For the applicant: Adv. MvR Potgieter, SC (083 600 0871)

Instructed by: Senekal Simmonds Inc

19 Riley Road

Bedfordview

Tel: 011 450 3084

Ref: JH Senekal/dk/O107MAT3962

For the first to fourth respondents: Adv. C Bothma (083 284 7267)

Instructed by: Edward Nathan Sonnenbergs

150 West Street,

Sandton

Johannesburg

Tel: 011 269 7600

Ref: Ms K Simpson/0346905

Date of hearing: 04 May 2016

Date of judgment: 06 May 2016

[1] After SA Sentrale Ko-op Graanmaatskappy Bpk v Shifren, 1964 (4) SA 760 (A).

[2] I will not now consider whether it is permissible to make out a case in motion proceedings based on what is said or not said in the answering affidavit.  Normally, the courts have insisted that the cause of action must be completed already when the notice of motion is issued. Courts have however also held that they have a discretion in this regard, particularly when at least a part of the cause of action already existed when the initiating process was issued. In any event, the respondents did not argue the point.

[3] Van der Walt v Minnaar, 1954 (3) SA 932 (O), referred to with apparent approval in Telcordia Technologies Inc v Telkom SA Ltd, 2007 (3) SA 266 (SCA).

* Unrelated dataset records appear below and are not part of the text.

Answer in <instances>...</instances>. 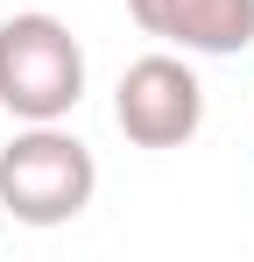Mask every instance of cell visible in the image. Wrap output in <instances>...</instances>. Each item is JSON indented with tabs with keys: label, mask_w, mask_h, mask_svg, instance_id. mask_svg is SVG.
Returning a JSON list of instances; mask_svg holds the SVG:
<instances>
[{
	"label": "cell",
	"mask_w": 254,
	"mask_h": 262,
	"mask_svg": "<svg viewBox=\"0 0 254 262\" xmlns=\"http://www.w3.org/2000/svg\"><path fill=\"white\" fill-rule=\"evenodd\" d=\"M99 191V163L64 121H21L0 149V213L21 227H71Z\"/></svg>",
	"instance_id": "cell-1"
},
{
	"label": "cell",
	"mask_w": 254,
	"mask_h": 262,
	"mask_svg": "<svg viewBox=\"0 0 254 262\" xmlns=\"http://www.w3.org/2000/svg\"><path fill=\"white\" fill-rule=\"evenodd\" d=\"M85 99V50L57 14H7L0 21V106L14 121H64Z\"/></svg>",
	"instance_id": "cell-2"
},
{
	"label": "cell",
	"mask_w": 254,
	"mask_h": 262,
	"mask_svg": "<svg viewBox=\"0 0 254 262\" xmlns=\"http://www.w3.org/2000/svg\"><path fill=\"white\" fill-rule=\"evenodd\" d=\"M113 121L134 149H184L205 128V85L176 50H148L113 85Z\"/></svg>",
	"instance_id": "cell-3"
},
{
	"label": "cell",
	"mask_w": 254,
	"mask_h": 262,
	"mask_svg": "<svg viewBox=\"0 0 254 262\" xmlns=\"http://www.w3.org/2000/svg\"><path fill=\"white\" fill-rule=\"evenodd\" d=\"M127 14L184 57H240L254 43V0H127Z\"/></svg>",
	"instance_id": "cell-4"
}]
</instances>
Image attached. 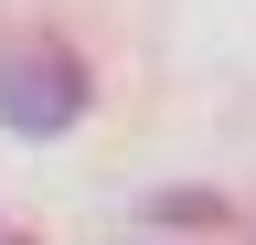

[4] Minister of Home Affairs and Another v American Ninja IV Partnership and Another, [1992] ZASCA 164; 1993 (1) SA 257 (A), esp at 269 per Nestadt, JA.

[5] Kwazulu-Natal Joint Liaison Committee v MEC for Education, Kwazulu-Natal and Others, 2013 (4) SA 262 (CC).

[6] The written sale agreement provides that the purchase price would be the appropriate fraction of the mean (p34 cl 4.4.6) of two valuations, one to be obtained by the seller and one by the first respondent (p33 cl 4.4.1 and cl 4.4.3). Two valuations were obtained, the one by the seller valuing the shares at R44 804 000, and the one by the first respondent valuing the shares at R25 000 000. The seller disputes the lower of the two, that obtained by the first respondent, and says that it contains manifest errors. See, for a comparable case and the meaning of “manifest error”, JFH James v Micor Holdings Ltd and Another, case no. 87/23279, unreported judgment handed down in the then WLD, on 26 November 1998. 

[7] This is on the assumption that I have made in favour of the seller.